### EXERCISE 1
List each political development that the article on the Davos meeting names as background to this year's focus on political populism.
### EXERCISE 2
Condense the paragraph of the article on the Davos meeting that begins "The problem with South Africa has been" into a shorter version that retains its main facts.
### EXERCISE 3
Transcribe the passage of the article on the Davos meeting that opens with the words containing "From tomorrow, the" and closes with "perspective will be.".

### DOCUMENT SECTION
*** Begin section ***

22 January 2018Jonathan Faurie

From tomorrow, the worlds eyes will once again turn towards that small town in Switzerland called Davos where the World Economic Forum (WEF) will be holding their annual meeting.

The focus of the meeting promises to be very interesting indeed. While the main focus at last year’s conference was the Fourth Industrial Revolution, there is no doubt that the focus this year will be on political populism and its effects on world markets. 

We have Trump in the White House, Great Britain leaving the European Union, a Zimbabwe coup, and the continued fall from grace of President Jacob Zuma. 

FAnews spoke to Mary Vilakazi, Deputy Chief Executive Officer at MMI Holdings, to find out what some of the important focal points from a South African perspective will be. 

Nation building

After the birth of democracy, we experienced a honeymoon rainbow nation phase where reconciliation and nation building were national priorities. 

After this, we entered a period of clarity where the glaring inequality demanded addressing. “Our country developed the National Development Plan that laid out a vision for partnerships in building a developmental state within a socially just market system. It came complete with solutions, proposals and actions for a phased implementation,” said Vilakazi. 

After some incremental progress in addressing our nation’s triple challenge of poverty, unemployment and inequality, we now realise the full scale of the problem – at a time when our economy is almost stagnating, with real GDP up by 0,8% year-on-year in the third quarter of 2017. 

It is almost certain that the South African delegation going to Davos will be attending the meeting hoping to find a key to unlock growth. South Africa is the continent’s second biggest economy and has the infrastructure for international investment. We need to transform this investment from a trickle into a stream. 

Renewed engagement

None of this is new; however, what’s working in our favour is that South Africa may see economic growth of 1.5% during 2018, if all of the cards fall in our favour. 

The problem with South Africa has been its political stability or corruption. In the past, South Africa sent massive delegations to Davos just to assure investors that all is well politically. The last time South Africa sent such a delegation to Davos was in 2014. Ironically, one of the main players in this party was Pravin Gordhan, who was then the country’s Minister of Finance. Even more ironic was that a few months later, he lost his job to Nhlanhla Nene in an overtly political gambit orchestrated by President Zuma.

*** End section ***

### INFORMATION GIVEN
*** Begin section ***

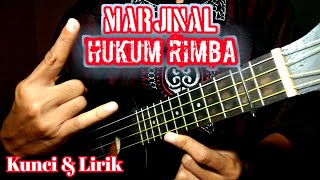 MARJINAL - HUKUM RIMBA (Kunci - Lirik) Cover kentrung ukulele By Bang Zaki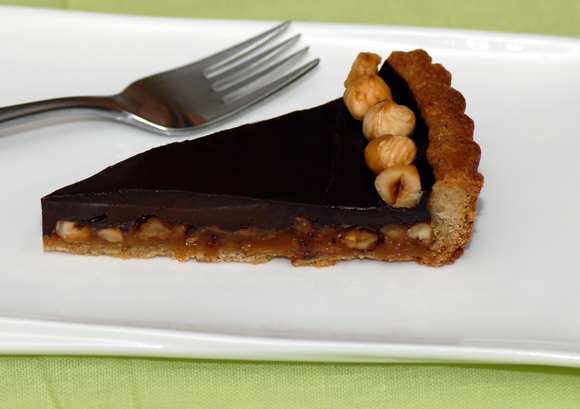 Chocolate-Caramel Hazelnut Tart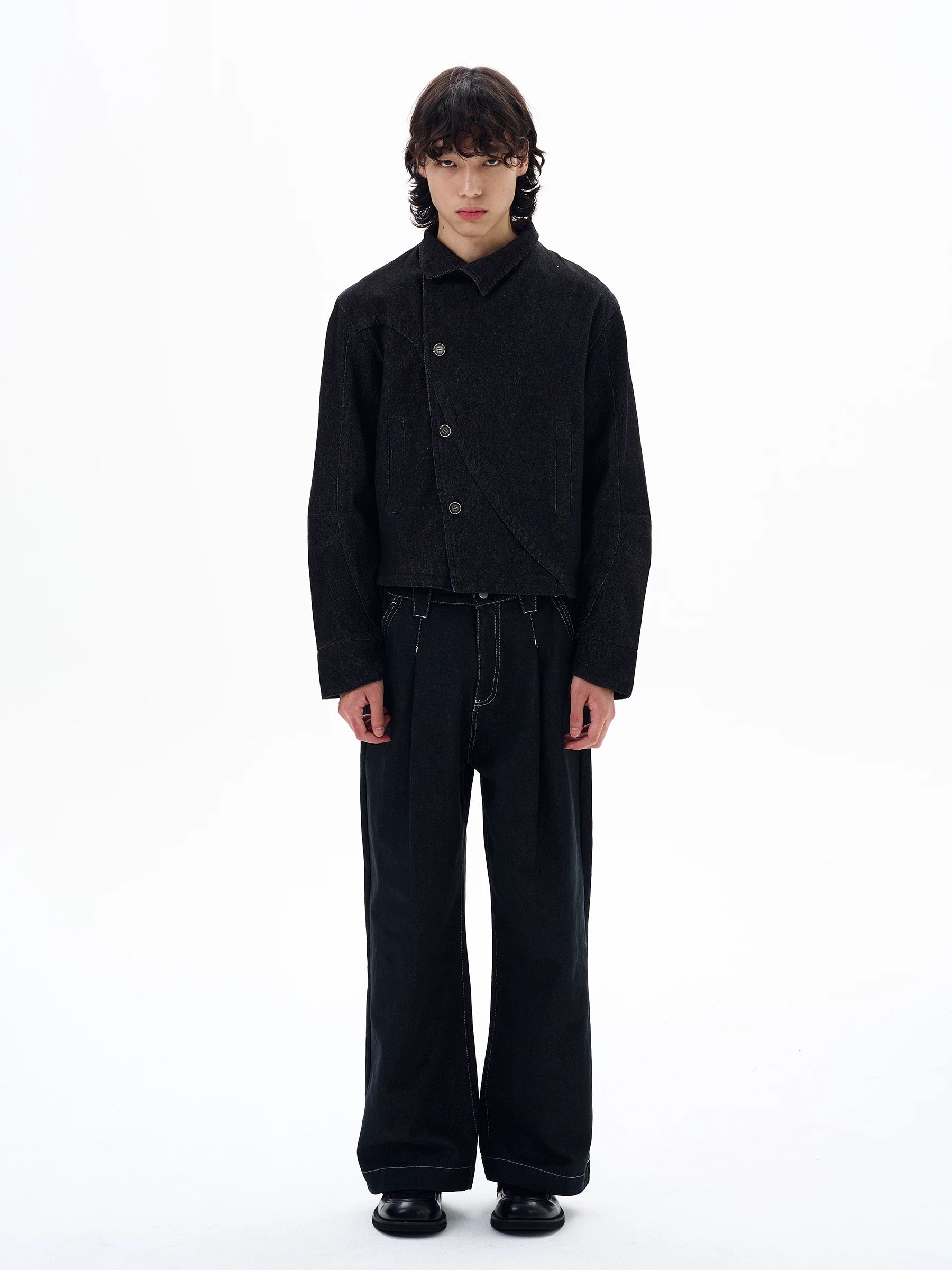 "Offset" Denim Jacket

*** End section ***
*** Begin section ***

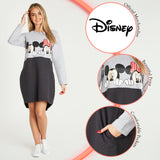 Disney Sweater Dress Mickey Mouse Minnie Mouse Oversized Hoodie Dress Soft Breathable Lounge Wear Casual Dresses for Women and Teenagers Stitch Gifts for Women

*** End section ***

### FINAL ANSWER 1
- Trump in the White House
- Great Britain leaving the European Union
- A Zimbabwe coup
- The continued fall from grace of President Jacob Zuma

### FINAL ANSWER 2
South Africa's problem has been its political stability or corruption. It once sent massive delegations to Davos to assure investors that all was well politically, most recently in 2014. One of the main players then was Pravin Gordhan, Minister of Finance at the time. A few months later, he lost his job to Nhlanhla Nene in an overtly political gambit orchestrated by President Zuma.

### FINAL ANSWER 3
From tomorrow, the worlds eyes will once again turn towards that small town in Switzerland called Davos where the World Economic Forum (WEF) will be holding their annual meeting.

The focus of the meeting promises to be very interesting indeed. While the main focus at last year’s conference was the Fourth Industrial Revolution, there is no doubt that the focus this year will be on political populism and its effects on world markets. 

We have Trump in the White House, Great Britain leaving the European Union, a Zimbabwe coup, and the continued fall from grace of President Jacob Zuma. 

FAnews spoke to Mary Vilakazi, Deputy Chief Executive Officer at MMI Holdings, to find out what some of the important focal points from a South African perspective will be.